(Excerpts from a dataset)

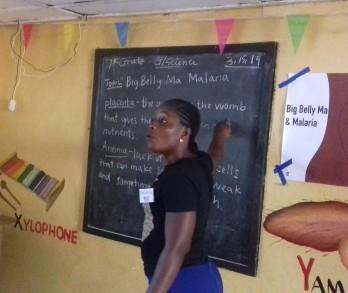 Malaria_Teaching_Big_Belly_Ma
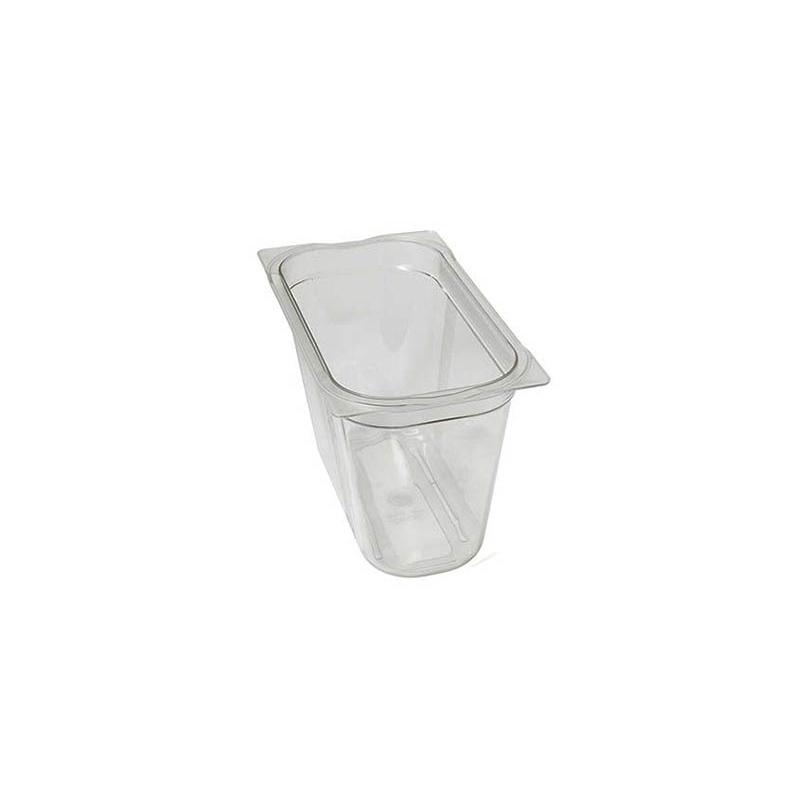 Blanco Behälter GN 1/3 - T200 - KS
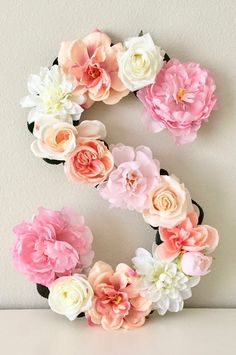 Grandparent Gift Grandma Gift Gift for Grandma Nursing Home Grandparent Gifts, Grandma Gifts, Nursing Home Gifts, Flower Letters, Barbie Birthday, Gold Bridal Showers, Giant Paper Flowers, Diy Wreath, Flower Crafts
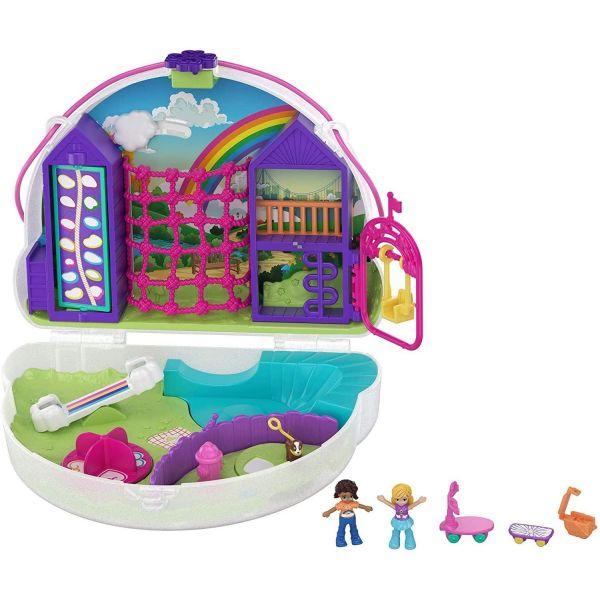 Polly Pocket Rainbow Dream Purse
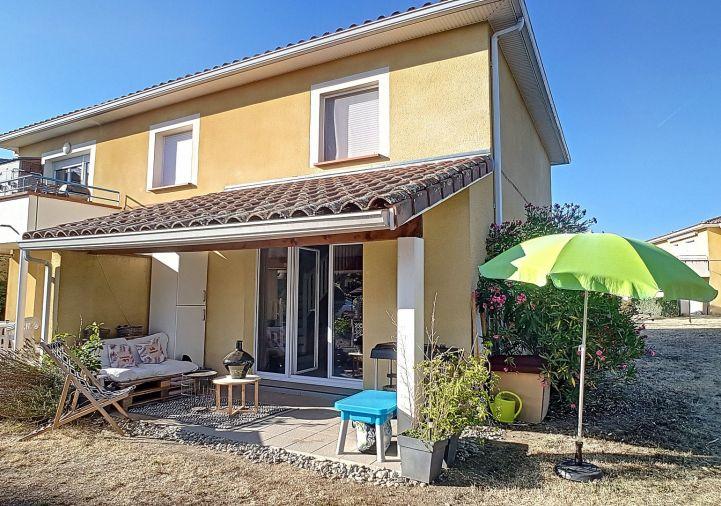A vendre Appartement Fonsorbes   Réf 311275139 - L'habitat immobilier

**Exercise description:** Copy every entry exactly; drop the pictures.

**Exercise result:**
 Malaria_Teaching_Big_Belly_Ma
 Blanco Behälter GN 1/3 - T200 - KS
 Grandparent Gift Grandma Gift Gift for Grandma Nursing Home Grandparent Gifts, Grandma Gifts, Nursing Home Gifts, Flower Letters, Barbie Birthday, Gold Bridal Showers, Giant Paper Flowers, Diy Wreath, Flower Crafts
 Polly Pocket Rainbow Dream Purse
A vendre Appartement Fonsorbes   Réf 311275139 - L'habitat immobilier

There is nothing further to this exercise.